On the positive side, B. Martin said that small and mid-sized pharmaceutical companies have stepped in to fill the void in neuroscience drug development, and even some larger companies are returning. In 2018, he said, venture capital invested $1.5 billion into neuroscience drug development, which was second only to their investments in oncology.

Learning from past mistakes will not be enough to advance the field, said B. Martin.¹ Rather, the field will need to embrace new technologies that facilitate a shift from categorical descriptions of disease based solely on clinical features to biologically defined patient populations based on neuropathophysiological understanding, he said. This will require multimodal data from clinical, biological, and genetic studies, as well as new methodological frameworks and approaches to analyze and interpret these data to create novel insights. He added that at every stage of disease, biomarkers are instrumental in unraveling disease complexity and heterogeneity.

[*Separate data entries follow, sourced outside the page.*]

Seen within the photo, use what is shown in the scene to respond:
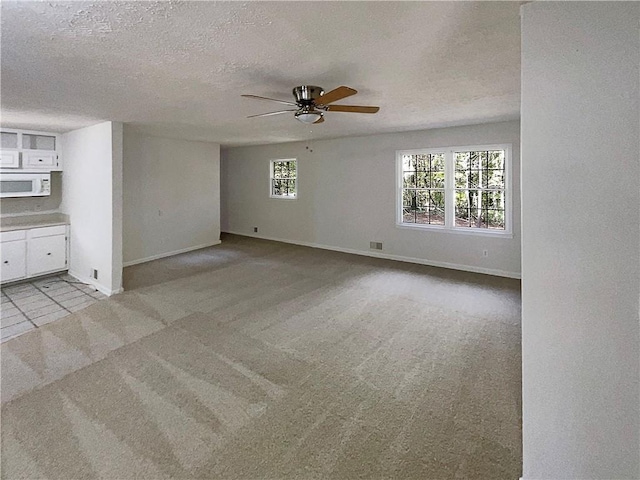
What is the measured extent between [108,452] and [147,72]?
8.75ft

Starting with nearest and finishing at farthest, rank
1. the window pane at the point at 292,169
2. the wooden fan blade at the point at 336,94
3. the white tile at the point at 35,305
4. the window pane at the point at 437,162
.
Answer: the wooden fan blade at the point at 336,94
the white tile at the point at 35,305
the window pane at the point at 437,162
the window pane at the point at 292,169

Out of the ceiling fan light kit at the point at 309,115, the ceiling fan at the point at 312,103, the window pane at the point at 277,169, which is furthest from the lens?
the window pane at the point at 277,169

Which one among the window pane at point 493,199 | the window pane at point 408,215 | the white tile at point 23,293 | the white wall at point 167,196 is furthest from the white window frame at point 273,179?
the white tile at point 23,293

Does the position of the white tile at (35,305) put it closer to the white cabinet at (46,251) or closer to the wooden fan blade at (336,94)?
the white cabinet at (46,251)

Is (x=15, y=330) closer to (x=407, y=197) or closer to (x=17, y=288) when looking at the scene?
(x=17, y=288)

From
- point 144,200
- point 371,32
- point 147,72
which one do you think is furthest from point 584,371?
point 144,200

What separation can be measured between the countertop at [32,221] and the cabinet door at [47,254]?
0.23 m

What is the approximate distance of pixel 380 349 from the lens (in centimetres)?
308

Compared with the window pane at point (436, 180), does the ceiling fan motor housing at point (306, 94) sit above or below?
above

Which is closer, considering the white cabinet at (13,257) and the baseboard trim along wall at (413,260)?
the white cabinet at (13,257)

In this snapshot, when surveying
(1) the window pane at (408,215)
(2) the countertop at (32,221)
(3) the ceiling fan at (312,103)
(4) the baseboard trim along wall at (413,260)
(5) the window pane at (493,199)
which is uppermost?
(3) the ceiling fan at (312,103)

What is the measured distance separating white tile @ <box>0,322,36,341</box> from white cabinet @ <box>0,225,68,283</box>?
5.83ft

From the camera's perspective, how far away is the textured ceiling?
5.69 feet

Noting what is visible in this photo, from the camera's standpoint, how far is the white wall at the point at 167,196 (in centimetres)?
625
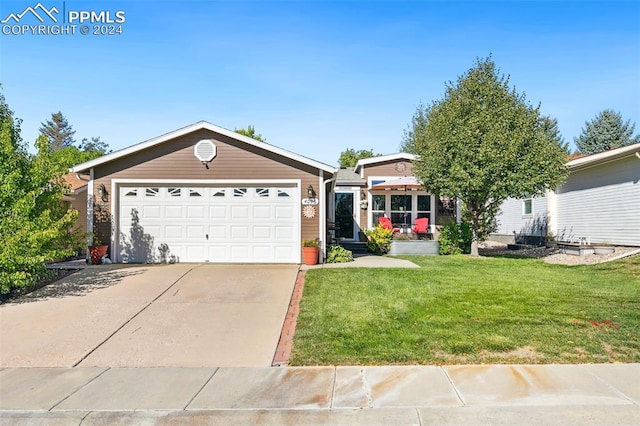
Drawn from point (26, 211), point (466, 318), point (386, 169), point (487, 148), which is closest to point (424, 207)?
point (386, 169)

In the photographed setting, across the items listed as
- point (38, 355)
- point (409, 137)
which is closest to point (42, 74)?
point (38, 355)

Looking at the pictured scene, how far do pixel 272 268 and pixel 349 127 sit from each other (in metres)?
14.5

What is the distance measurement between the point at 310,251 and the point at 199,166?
4092 mm

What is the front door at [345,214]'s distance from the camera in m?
17.8

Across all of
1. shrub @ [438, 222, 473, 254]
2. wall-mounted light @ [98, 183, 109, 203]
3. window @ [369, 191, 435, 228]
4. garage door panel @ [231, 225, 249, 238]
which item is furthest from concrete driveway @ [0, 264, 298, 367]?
window @ [369, 191, 435, 228]

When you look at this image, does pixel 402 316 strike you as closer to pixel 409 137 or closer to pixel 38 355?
pixel 38 355

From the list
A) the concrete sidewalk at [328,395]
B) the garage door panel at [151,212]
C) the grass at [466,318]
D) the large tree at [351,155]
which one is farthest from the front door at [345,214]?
the large tree at [351,155]

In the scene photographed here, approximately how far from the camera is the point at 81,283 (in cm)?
932

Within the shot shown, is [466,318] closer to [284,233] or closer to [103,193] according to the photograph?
[284,233]

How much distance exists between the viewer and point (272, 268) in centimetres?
1099

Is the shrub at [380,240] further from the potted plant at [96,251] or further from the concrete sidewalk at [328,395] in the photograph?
the concrete sidewalk at [328,395]

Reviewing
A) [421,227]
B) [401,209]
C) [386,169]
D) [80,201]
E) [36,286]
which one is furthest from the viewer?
[386,169]

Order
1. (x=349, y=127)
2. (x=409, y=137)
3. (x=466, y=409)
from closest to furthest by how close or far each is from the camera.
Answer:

For example, to advance therapeutic development for Alzheimer’s disease, B. Martin cited five components of the diagnostic pathway—(1) clinical concept, (2) pathological hallmarks, (3) genetics, (4) biomarkers, and (5) new technologies—that need to evolve iteratively to yield greater biologically based insight into the disease. Each aspect is improved on by the other components, and each refinement brings the field closer to a deeper understanding of the disease, better frameworks for research and development, and improved treatment paradigms where the promise of the right medicine for the right patient at the right time can be realized, said B. Martin. Basing therapeutics on novel mechanisms closely linked to the underlying pathophysiology of the disease, he said, may provide remission or even prevention of disease.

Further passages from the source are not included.